Trump’s saber-rattling is North Korea’s propaganda dream come true
Pyongyang, North Korea (CNN)North Korea is a country prepared for conflict.
Still technically at war with its southern neighbor, ordinary North Koreans are warned to be in a state of constant vigilance to threats from the outside, particularly from the US.
Those fears seemed to be confirmed this month, after US President Donald Trump launched a surprise strike on a Syrian airfield and dispatched a naval battle group — which he described as “an armada” — to northern Asia.
Trump’s saber-rattling — he has accused Pyongyang of “looking for trouble” — is familiar to consumers of North Korean state media, who have been warned for decades by their leaders of imminent US attack and attempted regime change.
“The aggressive acts of war on the part of the United States are getting increasingly reckless,” a North Korean official told CNN in Pyongyang this week.
“In response, we will continue to strengthen our self-defense capability.”
Tragic history
Looking at the country’s history, paranoia over a potential US attack is understandable.
It’s estimated that during the Korean War, American planes dropped some 625,000 tons of bombs on North Korea — more than during the entire Pacific theater of World War II — including 32,000 tons of napalm.
Around 600,000 North Korean and 1 million South Korean civilians were killed, along with hundreds of thousands of troops. Curtis LeMay, an air force commander at the time, estimated in 1988 that US planes killed 20% of the population “over a period of three years or so.”
According to Blaine Harden, author of “The Great Leader and the Fighter Pilot,” Kim Jong Un, like his father and grandfather before him, “(has) kept memories of the war and the bombing terrifyingly fresh. State media warn that, sooner or later, the Americans will strike again.”
To this end, North Korea maintains a massive standing army of more than 1.2 million soldiers, with millions more paramilitary troops and reservists, according to the International Institute for Strategic Studies (IISS).

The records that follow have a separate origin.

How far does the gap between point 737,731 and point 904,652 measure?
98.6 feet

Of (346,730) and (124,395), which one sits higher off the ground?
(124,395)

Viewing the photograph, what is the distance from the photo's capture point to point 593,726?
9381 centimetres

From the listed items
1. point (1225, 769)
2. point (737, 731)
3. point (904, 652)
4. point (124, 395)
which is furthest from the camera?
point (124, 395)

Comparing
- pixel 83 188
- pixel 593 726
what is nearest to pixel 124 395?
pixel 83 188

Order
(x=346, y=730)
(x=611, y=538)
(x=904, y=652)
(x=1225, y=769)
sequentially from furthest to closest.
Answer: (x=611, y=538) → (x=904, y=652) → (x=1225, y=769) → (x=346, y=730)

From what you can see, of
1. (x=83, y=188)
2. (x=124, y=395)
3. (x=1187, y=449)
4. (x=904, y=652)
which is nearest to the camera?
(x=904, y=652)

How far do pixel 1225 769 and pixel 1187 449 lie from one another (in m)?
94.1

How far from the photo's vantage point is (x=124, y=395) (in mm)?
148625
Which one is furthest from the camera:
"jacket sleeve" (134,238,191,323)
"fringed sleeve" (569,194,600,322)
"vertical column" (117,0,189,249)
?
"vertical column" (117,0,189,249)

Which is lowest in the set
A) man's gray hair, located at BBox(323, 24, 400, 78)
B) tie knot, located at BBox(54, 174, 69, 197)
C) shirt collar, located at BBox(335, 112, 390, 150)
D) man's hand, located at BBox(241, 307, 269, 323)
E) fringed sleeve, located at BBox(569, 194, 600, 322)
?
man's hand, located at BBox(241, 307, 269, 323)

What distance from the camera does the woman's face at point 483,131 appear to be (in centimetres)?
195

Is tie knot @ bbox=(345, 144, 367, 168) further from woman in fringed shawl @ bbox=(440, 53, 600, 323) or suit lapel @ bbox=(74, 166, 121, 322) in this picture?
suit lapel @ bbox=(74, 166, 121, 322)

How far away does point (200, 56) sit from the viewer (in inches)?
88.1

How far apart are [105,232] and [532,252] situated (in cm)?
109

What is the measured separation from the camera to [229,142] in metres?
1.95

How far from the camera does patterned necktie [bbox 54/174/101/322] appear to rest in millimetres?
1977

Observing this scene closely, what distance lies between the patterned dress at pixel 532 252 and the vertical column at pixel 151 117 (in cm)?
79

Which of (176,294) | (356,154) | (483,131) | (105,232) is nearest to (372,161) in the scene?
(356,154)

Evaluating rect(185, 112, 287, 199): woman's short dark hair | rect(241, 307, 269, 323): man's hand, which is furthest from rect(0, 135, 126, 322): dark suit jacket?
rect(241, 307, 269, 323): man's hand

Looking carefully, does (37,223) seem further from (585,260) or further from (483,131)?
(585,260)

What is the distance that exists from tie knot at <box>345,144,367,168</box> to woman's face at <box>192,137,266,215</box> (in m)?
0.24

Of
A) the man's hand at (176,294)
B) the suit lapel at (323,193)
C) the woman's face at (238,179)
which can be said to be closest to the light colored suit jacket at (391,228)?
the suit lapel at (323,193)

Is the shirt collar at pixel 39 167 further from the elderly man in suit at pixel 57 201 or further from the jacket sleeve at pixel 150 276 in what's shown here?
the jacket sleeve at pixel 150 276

South Korea also maintains a high state of alert, with more than 500,000 people in its armed forces, IISS says, plus the thousands of US troops deployed in the country.
The North Korean constitution states that “national defense is the supreme duty and honor of citizens,” and the country is governed by the “songun” — or military-first — policy, which places the armed forces above all else.

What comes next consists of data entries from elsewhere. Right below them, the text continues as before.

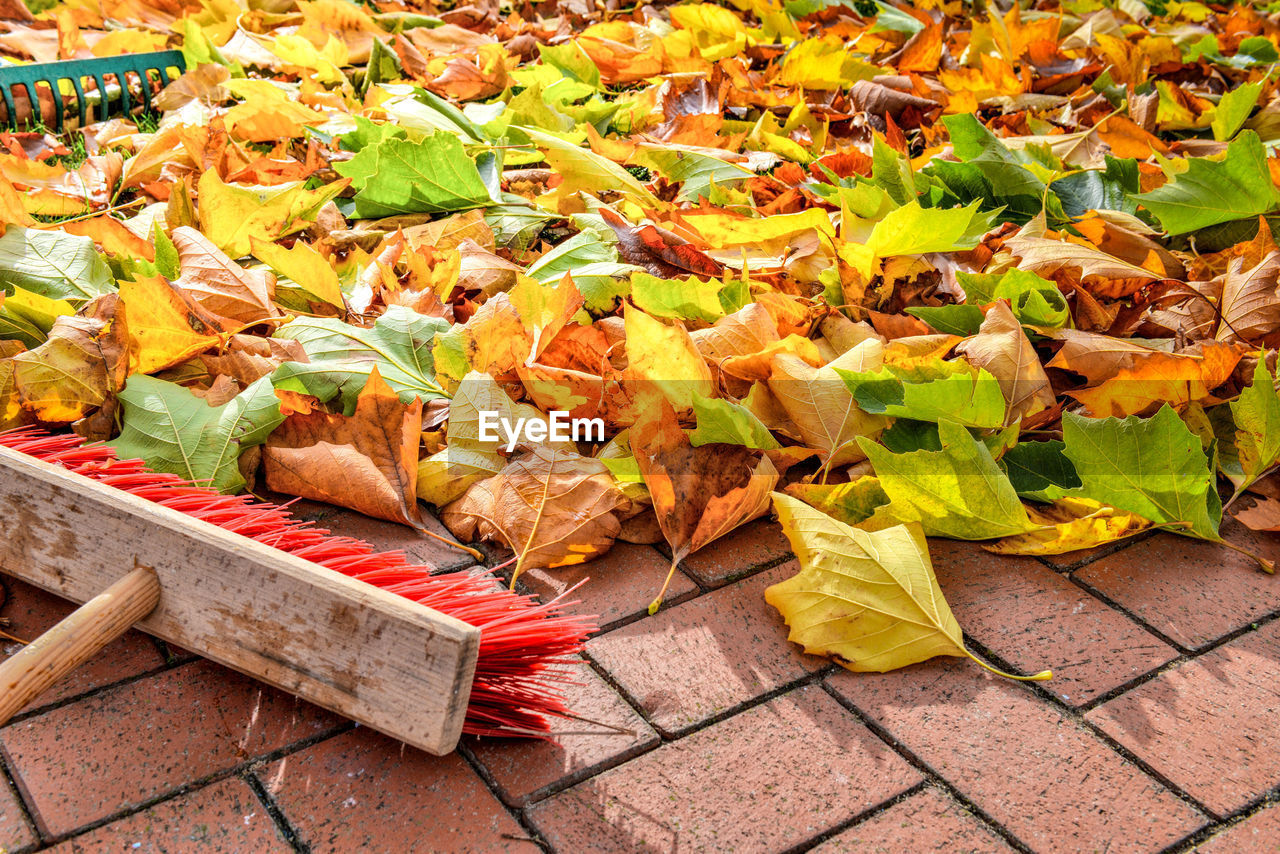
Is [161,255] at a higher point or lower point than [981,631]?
higher

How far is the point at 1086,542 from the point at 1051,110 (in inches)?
71.7

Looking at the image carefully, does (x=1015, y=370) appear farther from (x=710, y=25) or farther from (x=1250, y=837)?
(x=710, y=25)

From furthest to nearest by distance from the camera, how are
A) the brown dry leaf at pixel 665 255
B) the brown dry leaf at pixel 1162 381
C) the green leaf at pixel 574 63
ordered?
1. the green leaf at pixel 574 63
2. the brown dry leaf at pixel 665 255
3. the brown dry leaf at pixel 1162 381

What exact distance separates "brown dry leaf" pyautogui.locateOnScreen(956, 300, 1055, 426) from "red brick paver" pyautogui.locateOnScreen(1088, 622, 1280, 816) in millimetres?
395

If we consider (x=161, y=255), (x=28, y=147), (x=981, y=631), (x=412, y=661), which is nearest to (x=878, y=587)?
(x=981, y=631)

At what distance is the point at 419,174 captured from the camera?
1.92 m

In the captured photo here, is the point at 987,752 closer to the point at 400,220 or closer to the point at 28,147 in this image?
the point at 400,220

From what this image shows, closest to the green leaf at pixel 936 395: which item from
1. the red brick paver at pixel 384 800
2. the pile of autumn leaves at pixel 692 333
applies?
the pile of autumn leaves at pixel 692 333

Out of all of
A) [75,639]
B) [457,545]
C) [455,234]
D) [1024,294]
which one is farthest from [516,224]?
[75,639]

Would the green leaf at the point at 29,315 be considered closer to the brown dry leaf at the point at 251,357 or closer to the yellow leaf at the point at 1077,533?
the brown dry leaf at the point at 251,357

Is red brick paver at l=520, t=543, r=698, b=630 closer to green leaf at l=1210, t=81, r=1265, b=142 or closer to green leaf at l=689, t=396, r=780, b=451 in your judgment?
green leaf at l=689, t=396, r=780, b=451

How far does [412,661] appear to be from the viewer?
943 mm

In recent years that has meant huge investment in the development and deployment of nuclear weapons and long-range ballistic missiles.
Paranoia
Intense focus on the military in a cripplingly poor country like North Korea can cause much hardship, but Pyongyang justifies its policies based on a narrative of imminent threat from foreign forces.
That narrative was on clear display this week, with North Korean state media — which usually tightly controls information about the outside world — going big on the deployment of the USS Carl Vinson and Trump’s surprise strike in Syria.
One Pyongyang resident told CNN, “we’re at the brink of war, but if that happens, we’ll all go to the front lines to fight the Americans.”
The regime has held up Trump’s actions in Syria, as well as those of his predecessors in Iraq and Afghanistan, as justification for seeking to further the North Korean nuclear weapons program, which it claims is vital for defense.
“Previous US administrations have been attacking those countries who haven’t gotten nuclear weapons, and the Trump administration is no different from previous US governments in pinpointing those non-nuclear states,” a North Korean official told CNN.
Pyongyang fears that if it was not nuclear armed, it would suffer the same fate as Syria and plunge into chaos and civil war.
Relative calm
South of the border, the situation is much different. On Tuesday, officials sought to reassure South Koreans that the US would not take unilateral action against North Korea without consulting Seoul.
“The United States makes it clear that it will not take a new policy or measure without consultations with us,” South Korean Foreign Ministry spokesman Cho June-hyuck told reporters.
Defense Ministry spokesman Moon Sang-gyun warned people against being “blinded by exaggerated assessments on the security situation of the Korean Peninsula.”
Moon Jae-in, leader of the opposition Democratic Party and frontrunner to be the country’s next President, said on Facebook that there “should never be a pre-emptive strike without South Korean consent.”
“Neighboring countries are taking advantage of the absence of a president in South Korea to try to exclude us and handle issues on the Korean Peninsula according to their own understanding,” Moon said.
The country’s former President, Park Geun-hye, was impeached after a corruption scandal.
On the streets of Seoul, South Koreans who spoke to CNN were far less worried about a potential of war than their northern neighbors.
“I do feel uneasy about North Korea provoking war,” said Jeon Hyung-min, 26.
“But I don’t think a US strike would happen and if North Korea can judge the situation, they will not continue any armed provocation for now.”
Seo Deok-il, in his 70s, said he was “not anxious” about the news.
“I don’t think war will break out,” he said. “If I was scared, I would have immigrated to another country.”